In the lines below, find the one that contains "How far would" and write it out exactly, along with every line that follows it.

────────────────────────────────────────

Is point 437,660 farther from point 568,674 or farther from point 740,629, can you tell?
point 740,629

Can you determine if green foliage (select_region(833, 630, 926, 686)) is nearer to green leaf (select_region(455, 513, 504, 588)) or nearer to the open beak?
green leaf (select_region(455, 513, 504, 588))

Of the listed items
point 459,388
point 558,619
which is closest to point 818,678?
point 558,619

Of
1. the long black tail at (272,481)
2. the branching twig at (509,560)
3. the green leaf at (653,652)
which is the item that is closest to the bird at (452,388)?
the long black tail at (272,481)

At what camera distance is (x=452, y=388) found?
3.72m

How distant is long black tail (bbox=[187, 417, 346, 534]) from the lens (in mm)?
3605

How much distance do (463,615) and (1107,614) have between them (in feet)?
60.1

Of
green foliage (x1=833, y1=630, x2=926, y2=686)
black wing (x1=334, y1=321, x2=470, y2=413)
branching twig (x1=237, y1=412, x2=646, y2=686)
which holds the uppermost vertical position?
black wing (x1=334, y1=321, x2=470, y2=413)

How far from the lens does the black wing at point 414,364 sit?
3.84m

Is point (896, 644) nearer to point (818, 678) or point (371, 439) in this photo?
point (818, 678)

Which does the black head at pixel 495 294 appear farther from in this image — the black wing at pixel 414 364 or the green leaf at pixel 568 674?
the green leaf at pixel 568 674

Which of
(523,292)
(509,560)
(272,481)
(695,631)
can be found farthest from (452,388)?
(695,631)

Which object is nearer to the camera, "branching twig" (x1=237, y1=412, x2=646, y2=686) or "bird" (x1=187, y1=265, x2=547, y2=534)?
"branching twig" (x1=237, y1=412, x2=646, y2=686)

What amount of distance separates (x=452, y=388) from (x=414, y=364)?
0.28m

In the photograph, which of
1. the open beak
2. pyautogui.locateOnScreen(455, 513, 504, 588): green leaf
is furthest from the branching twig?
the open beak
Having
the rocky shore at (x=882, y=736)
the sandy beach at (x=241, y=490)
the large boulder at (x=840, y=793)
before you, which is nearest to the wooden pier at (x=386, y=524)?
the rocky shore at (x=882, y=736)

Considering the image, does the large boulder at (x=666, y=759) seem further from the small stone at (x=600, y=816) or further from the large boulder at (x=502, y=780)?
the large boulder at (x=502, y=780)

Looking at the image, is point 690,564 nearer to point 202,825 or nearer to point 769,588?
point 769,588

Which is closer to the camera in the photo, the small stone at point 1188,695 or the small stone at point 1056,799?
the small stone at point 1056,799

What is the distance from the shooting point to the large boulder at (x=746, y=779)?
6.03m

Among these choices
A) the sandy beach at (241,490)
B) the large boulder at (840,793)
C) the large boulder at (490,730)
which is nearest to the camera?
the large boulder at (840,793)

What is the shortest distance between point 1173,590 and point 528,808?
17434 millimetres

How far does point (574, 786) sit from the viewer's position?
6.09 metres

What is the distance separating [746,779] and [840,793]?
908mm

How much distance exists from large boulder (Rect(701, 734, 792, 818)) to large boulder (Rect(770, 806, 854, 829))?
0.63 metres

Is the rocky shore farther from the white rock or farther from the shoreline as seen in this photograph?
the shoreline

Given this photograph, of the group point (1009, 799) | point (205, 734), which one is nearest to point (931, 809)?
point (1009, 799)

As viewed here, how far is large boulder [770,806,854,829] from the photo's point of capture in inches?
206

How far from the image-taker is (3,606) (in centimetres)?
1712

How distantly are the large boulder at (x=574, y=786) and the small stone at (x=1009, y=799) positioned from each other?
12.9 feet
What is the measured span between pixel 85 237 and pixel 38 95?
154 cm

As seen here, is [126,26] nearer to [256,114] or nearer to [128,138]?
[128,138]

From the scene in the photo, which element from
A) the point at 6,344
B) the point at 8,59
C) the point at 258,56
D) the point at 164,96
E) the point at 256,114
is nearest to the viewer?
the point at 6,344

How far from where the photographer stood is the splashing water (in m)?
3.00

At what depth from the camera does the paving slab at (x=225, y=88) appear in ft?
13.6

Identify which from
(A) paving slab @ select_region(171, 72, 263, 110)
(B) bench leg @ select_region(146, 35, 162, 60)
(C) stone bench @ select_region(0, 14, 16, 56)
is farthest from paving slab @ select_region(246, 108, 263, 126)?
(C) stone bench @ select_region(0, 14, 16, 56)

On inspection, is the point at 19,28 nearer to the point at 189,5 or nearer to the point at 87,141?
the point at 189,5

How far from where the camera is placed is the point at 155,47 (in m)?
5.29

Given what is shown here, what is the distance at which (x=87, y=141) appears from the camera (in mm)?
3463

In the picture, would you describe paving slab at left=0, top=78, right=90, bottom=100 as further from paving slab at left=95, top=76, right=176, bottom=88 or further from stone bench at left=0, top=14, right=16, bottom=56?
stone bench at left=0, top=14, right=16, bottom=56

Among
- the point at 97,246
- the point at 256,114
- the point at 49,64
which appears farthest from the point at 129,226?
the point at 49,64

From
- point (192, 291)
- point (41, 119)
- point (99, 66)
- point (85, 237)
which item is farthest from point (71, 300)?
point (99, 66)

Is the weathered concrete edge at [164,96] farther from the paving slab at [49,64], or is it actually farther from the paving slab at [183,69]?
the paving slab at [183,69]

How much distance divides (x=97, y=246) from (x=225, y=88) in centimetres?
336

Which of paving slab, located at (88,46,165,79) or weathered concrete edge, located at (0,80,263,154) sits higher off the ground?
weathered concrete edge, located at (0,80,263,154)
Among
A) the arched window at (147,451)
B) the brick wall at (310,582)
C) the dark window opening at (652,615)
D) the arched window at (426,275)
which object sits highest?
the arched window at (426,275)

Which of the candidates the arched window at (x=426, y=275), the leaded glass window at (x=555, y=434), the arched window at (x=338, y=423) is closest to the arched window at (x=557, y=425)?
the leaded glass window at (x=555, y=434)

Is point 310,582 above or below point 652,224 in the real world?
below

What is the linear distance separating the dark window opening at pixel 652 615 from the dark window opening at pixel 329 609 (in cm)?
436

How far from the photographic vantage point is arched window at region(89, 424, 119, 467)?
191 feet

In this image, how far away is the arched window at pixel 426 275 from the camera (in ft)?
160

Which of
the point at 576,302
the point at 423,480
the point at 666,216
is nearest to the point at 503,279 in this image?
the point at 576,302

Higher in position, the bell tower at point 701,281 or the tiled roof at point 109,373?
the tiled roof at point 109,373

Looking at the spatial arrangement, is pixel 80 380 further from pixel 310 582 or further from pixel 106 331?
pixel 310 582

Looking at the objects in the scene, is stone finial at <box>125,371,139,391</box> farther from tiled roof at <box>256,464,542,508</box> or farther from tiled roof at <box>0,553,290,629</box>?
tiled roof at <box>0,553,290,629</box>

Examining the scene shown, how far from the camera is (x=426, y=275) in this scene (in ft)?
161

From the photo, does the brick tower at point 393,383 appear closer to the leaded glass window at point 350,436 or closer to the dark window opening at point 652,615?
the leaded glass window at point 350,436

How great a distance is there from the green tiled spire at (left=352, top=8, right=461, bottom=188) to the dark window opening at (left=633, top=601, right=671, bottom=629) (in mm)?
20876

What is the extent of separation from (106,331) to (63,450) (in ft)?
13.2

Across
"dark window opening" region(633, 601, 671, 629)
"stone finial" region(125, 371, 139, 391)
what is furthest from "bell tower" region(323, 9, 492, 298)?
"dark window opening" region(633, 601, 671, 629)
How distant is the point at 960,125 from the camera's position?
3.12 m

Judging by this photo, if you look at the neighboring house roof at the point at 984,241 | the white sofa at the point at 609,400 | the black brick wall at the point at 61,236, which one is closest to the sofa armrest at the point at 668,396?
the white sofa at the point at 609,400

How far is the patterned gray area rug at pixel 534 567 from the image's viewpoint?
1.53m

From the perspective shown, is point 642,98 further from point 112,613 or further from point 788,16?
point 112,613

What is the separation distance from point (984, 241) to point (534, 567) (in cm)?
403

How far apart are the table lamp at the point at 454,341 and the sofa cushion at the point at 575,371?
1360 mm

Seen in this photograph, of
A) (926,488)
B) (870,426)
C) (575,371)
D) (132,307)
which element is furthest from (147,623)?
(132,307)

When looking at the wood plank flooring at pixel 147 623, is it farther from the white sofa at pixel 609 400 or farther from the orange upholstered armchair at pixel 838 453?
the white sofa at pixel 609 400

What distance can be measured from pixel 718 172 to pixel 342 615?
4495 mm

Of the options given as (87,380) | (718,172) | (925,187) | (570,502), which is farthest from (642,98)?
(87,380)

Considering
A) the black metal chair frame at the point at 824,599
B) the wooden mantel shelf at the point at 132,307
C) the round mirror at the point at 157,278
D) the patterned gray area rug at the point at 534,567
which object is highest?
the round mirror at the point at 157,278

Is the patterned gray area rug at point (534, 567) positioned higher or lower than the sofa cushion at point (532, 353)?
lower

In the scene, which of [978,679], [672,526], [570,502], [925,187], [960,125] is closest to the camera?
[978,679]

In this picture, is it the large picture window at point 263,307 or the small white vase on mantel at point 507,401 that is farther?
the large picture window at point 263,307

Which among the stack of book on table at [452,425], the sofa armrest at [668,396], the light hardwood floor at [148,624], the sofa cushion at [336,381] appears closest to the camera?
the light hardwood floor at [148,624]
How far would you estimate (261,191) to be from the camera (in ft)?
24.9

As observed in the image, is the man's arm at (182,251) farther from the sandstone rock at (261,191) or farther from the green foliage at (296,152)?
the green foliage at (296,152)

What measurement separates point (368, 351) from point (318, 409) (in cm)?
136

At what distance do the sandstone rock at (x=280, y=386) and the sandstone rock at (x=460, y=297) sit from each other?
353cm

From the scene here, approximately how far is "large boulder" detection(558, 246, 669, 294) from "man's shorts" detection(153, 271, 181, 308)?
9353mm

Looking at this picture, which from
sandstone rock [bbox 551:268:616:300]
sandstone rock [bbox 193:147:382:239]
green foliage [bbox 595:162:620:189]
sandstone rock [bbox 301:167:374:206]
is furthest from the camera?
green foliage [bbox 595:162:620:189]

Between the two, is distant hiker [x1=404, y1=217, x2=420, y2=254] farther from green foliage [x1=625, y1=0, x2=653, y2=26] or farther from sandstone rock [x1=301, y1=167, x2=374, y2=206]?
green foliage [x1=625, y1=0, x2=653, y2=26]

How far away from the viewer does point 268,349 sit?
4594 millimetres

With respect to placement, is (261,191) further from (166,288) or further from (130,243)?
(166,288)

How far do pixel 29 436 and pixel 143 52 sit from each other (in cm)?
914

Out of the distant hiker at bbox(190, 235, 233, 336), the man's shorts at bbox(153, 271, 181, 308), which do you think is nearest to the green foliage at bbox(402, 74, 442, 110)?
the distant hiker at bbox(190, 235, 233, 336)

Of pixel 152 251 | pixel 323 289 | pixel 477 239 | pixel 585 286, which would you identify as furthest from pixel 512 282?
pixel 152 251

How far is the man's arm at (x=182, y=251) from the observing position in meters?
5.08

────────────────────────────────────────

#### Task answer
How far would you estimate (261,191) to be from the camera (in ft)?
24.9

As observed in the image, is the man's arm at (182,251) farther from the sandstone rock at (261,191) or farther from the green foliage at (296,152)?
the green foliage at (296,152)

What measurement separates point (368, 351) from point (318, 409) (in cm)?
136

At what distance do the sandstone rock at (x=280, y=386) and the sandstone rock at (x=460, y=297) sit from each other?
353cm

From the scene here, approximately how far is "large boulder" detection(558, 246, 669, 294) from "man's shorts" detection(153, 271, 181, 308)?
9353mm

Looking at this picture, which from
sandstone rock [bbox 551:268:616:300]
sandstone rock [bbox 193:147:382:239]
green foliage [bbox 595:162:620:189]
sandstone rock [bbox 301:167:374:206]
is furthest from the camera?
green foliage [bbox 595:162:620:189]

Between the two, is distant hiker [x1=404, y1=217, x2=420, y2=254] farther from green foliage [x1=625, y1=0, x2=653, y2=26] or farther from sandstone rock [x1=301, y1=167, x2=374, y2=206]?
green foliage [x1=625, y1=0, x2=653, y2=26]

How far away from the viewer does point 268,349 sit?
4594 millimetres

With respect to placement, is (261,191) further from (166,288) or further from (130,243)?
(166,288)

How far do pixel 29 436 and pixel 143 52 sit from each other (in cm)?
914

Out of the distant hiker at bbox(190, 235, 233, 336), the man's shorts at bbox(153, 271, 181, 308), which do you think is nearest to the green foliage at bbox(402, 74, 442, 110)?
the distant hiker at bbox(190, 235, 233, 336)

Of pixel 152 251 | pixel 323 289 | pixel 477 239 | pixel 585 286, which would you identify as furthest from pixel 512 282?
pixel 152 251

How far is the man's arm at (x=182, y=251) from the observing position in meters?
5.08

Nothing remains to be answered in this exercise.